● **PROVIDED TEXT**:

Studio album by The Marvelettes
- Released: 1967
- Recorded: Hitsville USA; 1966–1967
- Genre: Pop; R&B; soul;
- Length: 32:42
- Label: Tamla (Motown)
- Producer: Smokey Robinson; Brian Holland; Lamont Dozier; Norman Whitfield; James Dean; William Weatherspoon;

The Marvelettes chronology
| The Marvelettes Recorded Live Onstage (1963) | The Marvelettes (1967) | Sophisticated Soul (1968) |

Singles from The Marvelettes
- "The Hunter Gets Captured by the Game" Released: December 27, 1966; "When You're Young and in Love" Released: April 20, 1967;

= The Marvelettes (album) =

The Marvelettes a.k.a. The Pink Album is a 1967 album by American vocal group The Marvelettes, also their seventh LP.

Professional ratings
Review scores
| Source | Rating |
| Allmusic | Star Half star |

==Overview==
Recording for The Pink Album began in 1966. While Smokey Robinson handled much of the production, there is also production from James Dean and William Weatherspoon, who would provide material for The Marvelettes' next album. Producers felt that the group needed to offer a sound more mature and developed that contrasted their previous recordings. This album contains only two singles: "The Hunter Gets Captured by the Game" (No.13 US, No. 2 R&B) which was written and produced by Robinson, and its follow-up, a remake of Ruby & the Romantics' "When You're Young and in Love" (No. 23 US, No. 9 R&B, No. 13 UK) which was the group's only single to reach UK charts. The Marvelettes topped out at No. 129 in the US and was more successful on the R&B chart, at No. 13.

● **DATA SHOWN**:
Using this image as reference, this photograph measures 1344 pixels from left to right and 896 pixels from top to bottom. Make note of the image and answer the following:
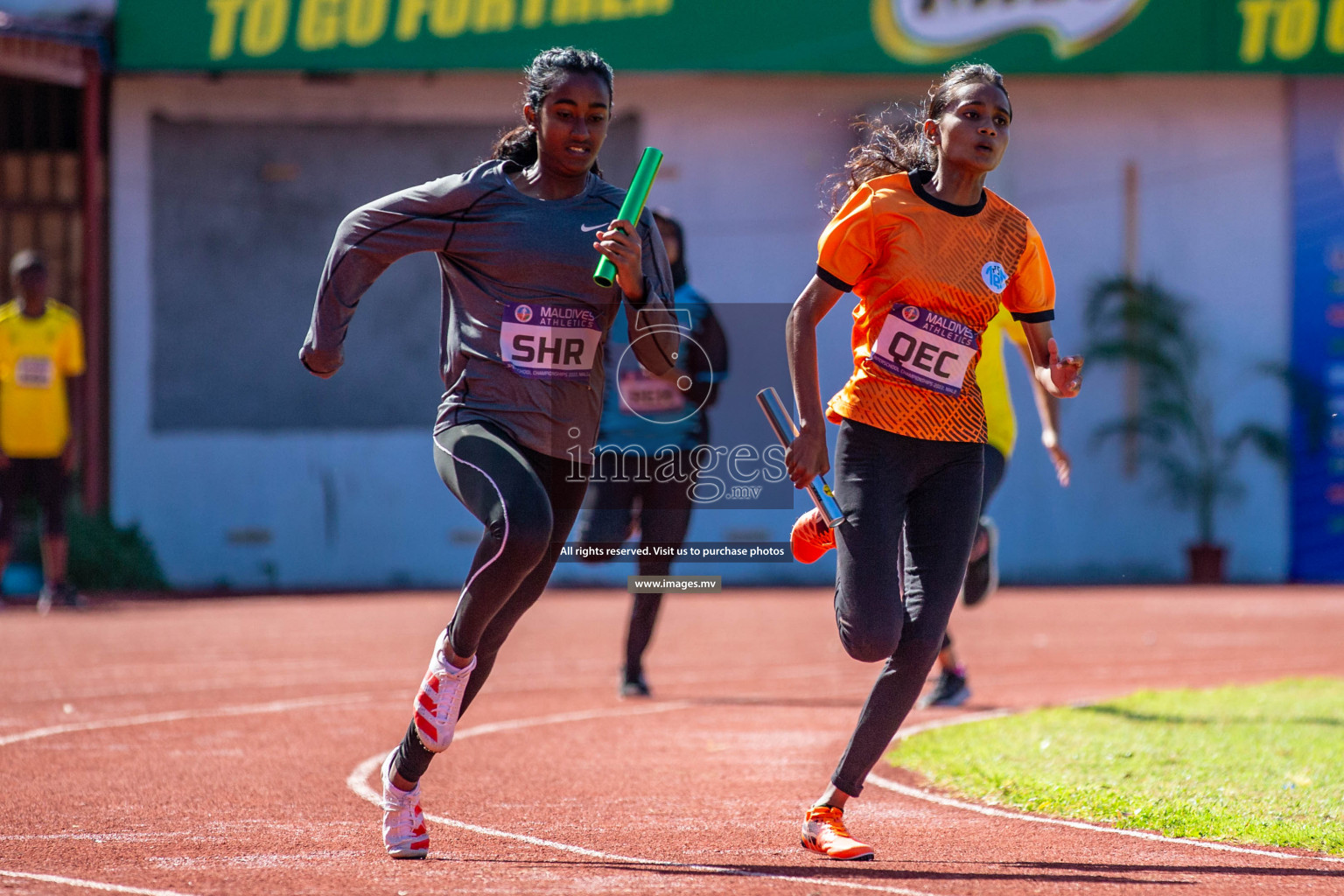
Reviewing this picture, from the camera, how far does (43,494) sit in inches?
546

● **OBJECTIVE**: According to the text about the Marvelettes album, which single was the group's only one to reach the UK charts? This material has nothing to do with the Marvelettes album text.

● **FINISHED EXERCISE**: "When You're Young and in Love," a remake of a Ruby & the Romantics song, was the group's only single to chart in the UK.